The 3 months correlation between Power and Melexis is -0.45. Overlapping area represents the amount of risk that can be diversified away by holding Power Integrations and Melexis NV in the same portfolio, assuming nothing else is changed. The correlation between historical prices or returns on Melexis NV and Power Integrations is a relative statistical measure of the degree to which these equity instruments tend to move together. The correlation coefficient measures the extent to which returns on Power Integrations are associated (or correlated) with Melexis NV. Values of the correlation coefficient range from -1 to +1, where. The correlation of zero (0) is possible when the price movement of Melexis NV has no effect on the direction of Power Integrations i.e., Power Integrations and Melexis NV go up and down completely randomly.

Pair Corralation between Power Integrations and Melexis NV

If you would invest  6,327  in Power Integrations on September 3, 2024 and sell it today you would earn a total of  386.00  from holding Power Integrations or generate 6.1% return on investment over 90 days.
Time Period3 Months [change]
DirectionMoves Against 
StrengthVery Weak
Accuracy95.24%
ValuesDaily Returns

Power Integrations  vs.  Melexis NV

 Performance 
       Timeline  
Power Integrations 

Risk-Adjusted Performance

3 of 100

 
Weak
 
Strong
Insignificant
Compared to the overall equity markets, risk-adjusted returns on investments in Power Integrations are ranked lower than 3 (%) of all global equities and portfolios over the last 90 days. Despite fairly unsteady basic indicators, Power Integrations may actually be approaching a critical reversion point that can send shares even higher in January 2025.
Melexis NV 

Risk-Adjusted Performance

0 of 100

 
Weak
 
Strong
Very Weak
Over the last 90 days Melexis NV has generated negative risk-adjusted returns adding no value to investors with long positions. Despite unfluctuating performance in the last few months, the Stock's basic indicators remain nearly stable which may send shares a bit higher in January 2025. The current disturbance may also be a sign of long-run up-swing for the company stockholders.
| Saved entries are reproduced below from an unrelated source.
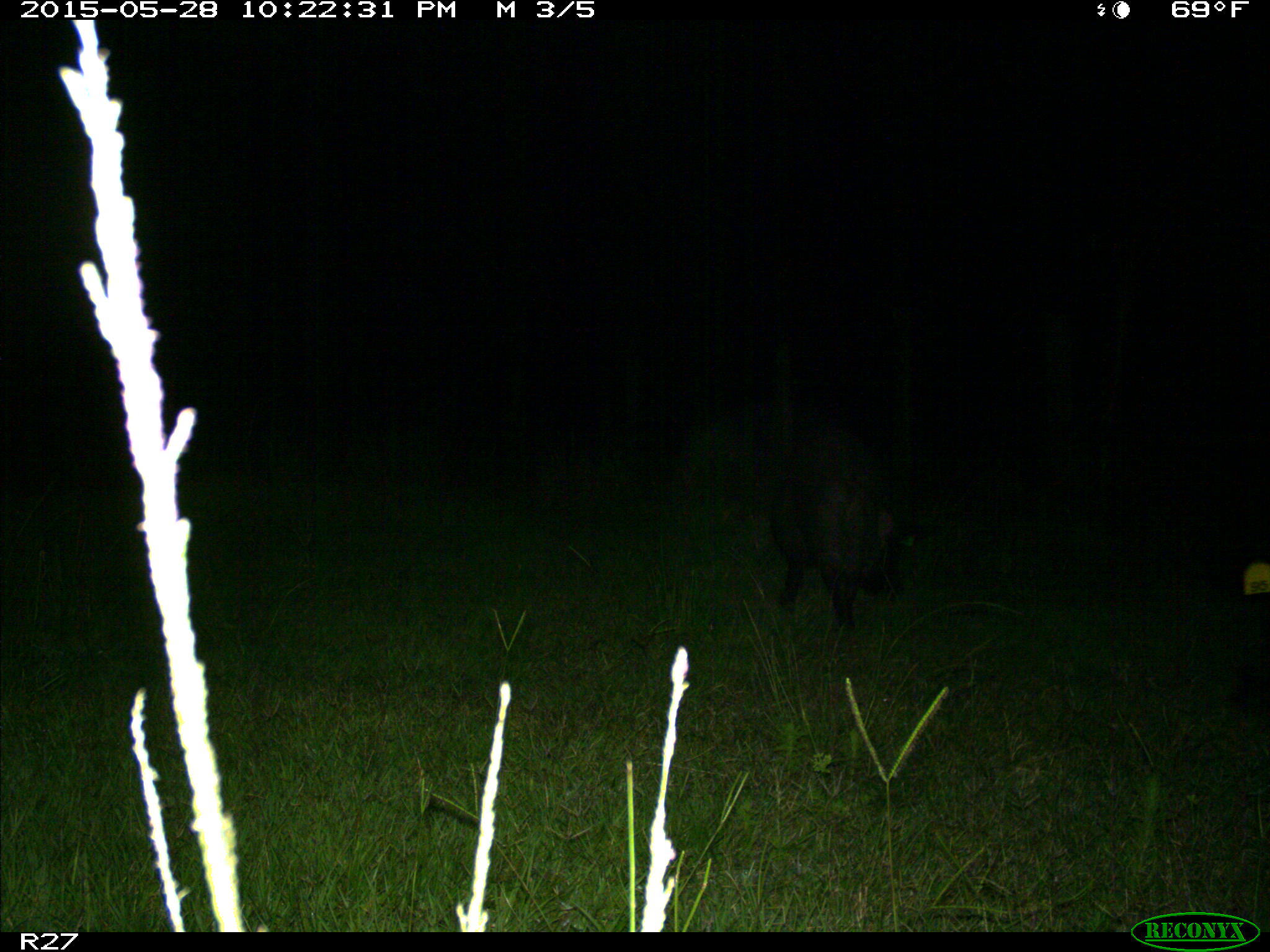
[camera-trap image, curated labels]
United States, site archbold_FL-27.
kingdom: Animalia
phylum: Chordata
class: Mammalia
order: Artiodactyla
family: Suidae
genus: Sus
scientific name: Sus scrofa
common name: wild boar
Power Integrations and Melexis NV Volatility Contrast

   Predicted Return Density   
       Returns  

Pair Trading with Power Integrations and Melexis NV

The main advantage of trading using opposite Power Integrations and Melexis NV positions is that it hedges away some unsystematic risk. Because of two separate transactions, even if Power Integrations position performs unexpectedly, Melexis NV can make up some of the losses. Pair trading also minimizes risk from directional movements in the market. For example, if an entire industry or sector drops because of unexpected headlines, the short position in Melexis NV will offset losses from the drop in Melexis NV's long position.
The idea behind Power Integrations and Melexis NV pairs trading is to make the combined position market-neutral, meaning the overall market's direction will not affect its win or loss (or potential downside or upside). This can be achieved by designing a pairs trade with two highly correlated stocks or equities that operate in a similar space or sector, making it possible to obtain profits through simple and relatively low-risk investment.
Check out your portfolio center.
Note that this page's information should be used as a complementary analysis to find the right mix of equity instruments to add to your existing portfolios or create a brand new portfolio. You can also try the Portfolio Backtesting module to avoid under-diversification and over-optimization by backtesting your portfolios.